### [Exercise]
Reproduce each of the rows below word for word, leaving out the pictures.

** start **

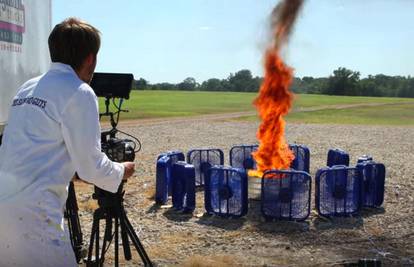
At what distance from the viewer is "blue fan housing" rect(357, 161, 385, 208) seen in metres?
8.49

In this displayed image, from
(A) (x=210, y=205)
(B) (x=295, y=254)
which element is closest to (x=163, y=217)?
(A) (x=210, y=205)

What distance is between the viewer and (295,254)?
20.6 feet

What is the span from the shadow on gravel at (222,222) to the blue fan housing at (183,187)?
1.26 ft

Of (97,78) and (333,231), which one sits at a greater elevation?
(97,78)

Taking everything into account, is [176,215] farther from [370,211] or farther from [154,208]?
[370,211]

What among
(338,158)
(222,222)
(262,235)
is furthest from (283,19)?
(262,235)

** end **

### [Exercise response]
At what distance from the viewer is "blue fan housing" rect(357, 161, 385, 208) seen in metres?
8.49

In this displayed image, from
(A) (x=210, y=205)
(B) (x=295, y=254)
which element is closest to (x=163, y=217)?
(A) (x=210, y=205)

What distance is between the viewer and (295,254)?
20.6 feet

What is the span from the shadow on gravel at (222,222) to the blue fan housing at (183,187)?
1.26 ft

Of (97,78) and (333,231), which one sits at a greater elevation?
(97,78)

Taking everything into account, is [176,215] farther from [370,211] or farther from [154,208]?
[370,211]

What among
(338,158)
(222,222)
(262,235)
is furthest from (283,19)?
(262,235)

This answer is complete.